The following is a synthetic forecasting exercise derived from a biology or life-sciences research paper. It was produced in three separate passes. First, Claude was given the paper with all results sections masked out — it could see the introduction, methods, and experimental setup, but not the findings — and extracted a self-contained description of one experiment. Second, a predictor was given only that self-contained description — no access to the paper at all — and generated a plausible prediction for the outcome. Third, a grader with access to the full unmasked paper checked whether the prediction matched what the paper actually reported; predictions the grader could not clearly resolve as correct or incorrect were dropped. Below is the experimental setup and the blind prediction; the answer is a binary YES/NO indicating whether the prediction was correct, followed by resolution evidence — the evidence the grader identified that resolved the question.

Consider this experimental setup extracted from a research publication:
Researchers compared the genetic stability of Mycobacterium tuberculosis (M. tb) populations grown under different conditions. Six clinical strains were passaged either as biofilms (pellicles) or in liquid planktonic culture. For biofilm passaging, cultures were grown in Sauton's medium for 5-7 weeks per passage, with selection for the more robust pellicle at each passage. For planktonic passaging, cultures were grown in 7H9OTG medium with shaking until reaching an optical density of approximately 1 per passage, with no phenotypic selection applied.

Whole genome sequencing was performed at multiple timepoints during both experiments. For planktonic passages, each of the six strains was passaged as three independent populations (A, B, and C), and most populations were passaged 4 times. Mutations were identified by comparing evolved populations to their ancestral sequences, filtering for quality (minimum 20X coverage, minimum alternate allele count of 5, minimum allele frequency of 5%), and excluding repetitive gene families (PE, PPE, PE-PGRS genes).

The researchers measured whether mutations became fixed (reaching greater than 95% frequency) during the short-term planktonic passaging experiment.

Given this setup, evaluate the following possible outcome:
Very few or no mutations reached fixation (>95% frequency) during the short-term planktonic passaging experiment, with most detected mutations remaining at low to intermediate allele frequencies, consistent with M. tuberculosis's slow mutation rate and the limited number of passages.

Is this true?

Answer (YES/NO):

» **ACTIVITY**
Say, as a bare number, how many lines in the entries above include the string "term".

» **COMPLETED EXERCISE**
2